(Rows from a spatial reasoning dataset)
□ □ □ □ □

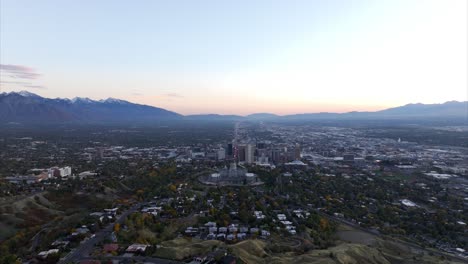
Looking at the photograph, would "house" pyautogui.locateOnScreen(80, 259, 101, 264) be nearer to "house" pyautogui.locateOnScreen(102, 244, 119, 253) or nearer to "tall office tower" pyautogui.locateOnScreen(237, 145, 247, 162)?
"house" pyautogui.locateOnScreen(102, 244, 119, 253)

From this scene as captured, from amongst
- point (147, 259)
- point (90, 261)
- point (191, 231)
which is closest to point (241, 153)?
point (191, 231)

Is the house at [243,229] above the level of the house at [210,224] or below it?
below

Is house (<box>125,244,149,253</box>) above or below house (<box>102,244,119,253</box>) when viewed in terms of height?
above

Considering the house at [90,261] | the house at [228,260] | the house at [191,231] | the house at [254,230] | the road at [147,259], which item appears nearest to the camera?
the house at [228,260]

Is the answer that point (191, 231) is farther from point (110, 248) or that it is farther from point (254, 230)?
point (110, 248)

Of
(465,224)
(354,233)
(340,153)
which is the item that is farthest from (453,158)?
(354,233)

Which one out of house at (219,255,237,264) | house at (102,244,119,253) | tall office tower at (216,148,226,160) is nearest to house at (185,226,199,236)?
house at (102,244,119,253)

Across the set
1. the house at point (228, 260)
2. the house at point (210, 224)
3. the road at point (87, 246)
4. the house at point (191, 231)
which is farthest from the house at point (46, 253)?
the house at point (210, 224)

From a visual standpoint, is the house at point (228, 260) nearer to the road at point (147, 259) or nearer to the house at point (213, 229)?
the road at point (147, 259)

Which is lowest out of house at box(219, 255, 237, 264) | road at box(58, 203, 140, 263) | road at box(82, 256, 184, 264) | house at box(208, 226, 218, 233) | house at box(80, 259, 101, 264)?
house at box(208, 226, 218, 233)

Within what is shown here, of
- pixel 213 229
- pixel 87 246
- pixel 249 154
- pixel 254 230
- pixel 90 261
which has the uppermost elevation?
pixel 249 154

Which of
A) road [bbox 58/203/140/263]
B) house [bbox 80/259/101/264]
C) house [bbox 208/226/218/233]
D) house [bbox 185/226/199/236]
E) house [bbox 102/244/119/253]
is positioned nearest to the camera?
house [bbox 80/259/101/264]

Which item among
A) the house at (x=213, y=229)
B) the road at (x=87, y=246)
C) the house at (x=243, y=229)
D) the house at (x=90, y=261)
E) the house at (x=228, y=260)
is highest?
the house at (x=228, y=260)
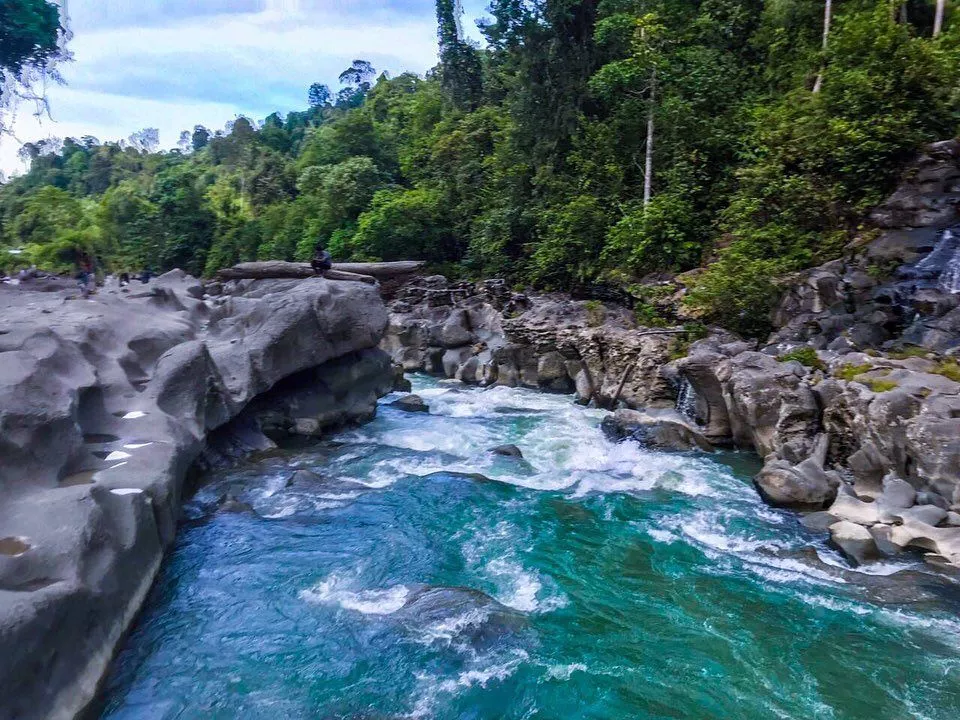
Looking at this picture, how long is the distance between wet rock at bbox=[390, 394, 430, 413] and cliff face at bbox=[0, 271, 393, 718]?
0.72 metres

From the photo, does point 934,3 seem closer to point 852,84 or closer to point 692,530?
point 852,84

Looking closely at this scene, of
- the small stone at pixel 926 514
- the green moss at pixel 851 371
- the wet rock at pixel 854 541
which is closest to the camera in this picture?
the wet rock at pixel 854 541

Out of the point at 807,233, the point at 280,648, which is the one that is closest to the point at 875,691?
the point at 280,648

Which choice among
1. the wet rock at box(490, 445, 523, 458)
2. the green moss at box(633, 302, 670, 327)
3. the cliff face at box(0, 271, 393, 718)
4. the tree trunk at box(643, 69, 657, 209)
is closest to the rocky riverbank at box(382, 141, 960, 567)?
the green moss at box(633, 302, 670, 327)

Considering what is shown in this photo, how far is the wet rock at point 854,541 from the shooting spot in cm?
834

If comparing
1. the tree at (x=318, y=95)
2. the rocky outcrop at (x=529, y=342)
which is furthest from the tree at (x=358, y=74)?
the rocky outcrop at (x=529, y=342)

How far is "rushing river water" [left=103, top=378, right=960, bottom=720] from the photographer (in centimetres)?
625

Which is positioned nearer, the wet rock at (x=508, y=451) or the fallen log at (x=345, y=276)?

□ □ □ □ □

**Instructions to follow**
Convert the material into a JSON list of strings, with one string per line and no blank lines, leaving out the pictures.

**Solution to this exercise**
[
  "Looking at the photograph, would \"house\" pyautogui.locateOnScreen(80, 259, 101, 264) be nearer to \"house\" pyautogui.locateOnScreen(102, 244, 119, 253) or nearer to \"tall office tower\" pyautogui.locateOnScreen(237, 145, 247, 162)?",
  "\"house\" pyautogui.locateOnScreen(102, 244, 119, 253)",
  "From this scene as captured, from amongst",
  "- point (147, 259)",
  "- point (90, 261)",
  "- point (191, 231)",
  "which is closest to point (241, 153)?",
  "point (191, 231)",
  "Is the house at [243,229] above the level of the house at [210,224] or below it?",
  "below",
  "Is house (<box>125,244,149,253</box>) above or below house (<box>102,244,119,253</box>) when viewed in terms of height?",
  "above",
  "Considering the house at [90,261] | the house at [228,260] | the house at [191,231] | the house at [254,230] | the road at [147,259], which item appears nearest to the camera?",
  "the house at [228,260]",
  "Is the answer that point (191, 231) is farther from point (110, 248) or that it is farther from point (254, 230)?",
  "point (110, 248)",
  "Of",
  "(465,224)",
  "(354,233)",
  "(340,153)",
  "which is the item that is farthest from (453,158)?",
  "(354,233)",
  "Which one out of house at (219,255,237,264) | house at (102,244,119,253) | tall office tower at (216,148,226,160) is nearest to house at (185,226,199,236)?",
  "house at (102,244,119,253)",
  "Across the set",
  "1. the house at point (228, 260)",
  "2. the house at point (210, 224)",
  "3. the road at point (87, 246)",
  "4. the house at point (191, 231)",
  "which is farthest from the house at point (46, 253)?",
  "the house at point (210, 224)",
  "From a visual standpoint, is the house at point (228, 260) nearer to the road at point (147, 259) or nearer to the house at point (213, 229)?",
  "the road at point (147, 259)",
  "Which is lowest out of house at box(219, 255, 237, 264) | road at box(58, 203, 140, 263) | road at box(82, 256, 184, 264) | house at box(208, 226, 218, 233) | house at box(80, 259, 101, 264)?",
  "house at box(208, 226, 218, 233)",
  "Within what is shown here, of",
  "- pixel 213 229",
  "- pixel 87 246",
  "- pixel 249 154",
  "- pixel 254 230",
  "- pixel 90 261",
  "which has the uppermost elevation?",
  "pixel 249 154",
  "Which of",
  "A) road [bbox 58/203/140/263]",
  "B) house [bbox 80/259/101/264]",
  "C) house [bbox 208/226/218/233]",
  "D) house [bbox 185/226/199/236]",
  "E) house [bbox 102/244/119/253]",
  "is positioned nearest to the camera?",
  "house [bbox 80/259/101/264]",
  "Which item among",
  "A) the house at (x=213, y=229)",
  "B) the road at (x=87, y=246)",
  "C) the house at (x=243, y=229)",
  "D) the house at (x=90, y=261)",
  "E) the house at (x=228, y=260)",
  "is highest?",
  "the house at (x=228, y=260)",
  "Looking at this picture, how long is the distance between wet rock at bbox=[390, 394, 430, 413] and cliff face at bbox=[0, 271, 393, 718]?",
  "0.72 metres",
  "From the photo, does point 934,3 seem closer to point 852,84 or closer to point 692,530?",
  "point 852,84",
  "Looking closely at this scene, of",
  "- the small stone at pixel 926 514",
  "- the green moss at pixel 851 371",
  "- the wet rock at pixel 854 541",
  "which is closest to the camera in this picture?",
  "the wet rock at pixel 854 541",
  "Out of the point at 807,233, the point at 280,648, which is the one that is closest to the point at 875,691?",
  "the point at 280,648",
  "Which choice among",
  "1. the wet rock at box(490, 445, 523, 458)",
  "2. the green moss at box(633, 302, 670, 327)",
  "3. the cliff face at box(0, 271, 393, 718)",
  "4. the tree trunk at box(643, 69, 657, 209)",
  "is closest to the rocky riverbank at box(382, 141, 960, 567)?",
  "the green moss at box(633, 302, 670, 327)",
  "Considering what is shown in this photo, how far is the wet rock at point 854,541 from the shooting spot in cm?",
  "834",
  "If comparing",
  "1. the tree at (x=318, y=95)",
  "2. the rocky outcrop at (x=529, y=342)",
  "which is furthest from the tree at (x=358, y=74)?",
  "the rocky outcrop at (x=529, y=342)",
  "How far is \"rushing river water\" [left=103, top=378, right=960, bottom=720] from the photographer (in centimetres)?",
  "625",
  "Which is positioned nearer, the wet rock at (x=508, y=451) or the fallen log at (x=345, y=276)?"
]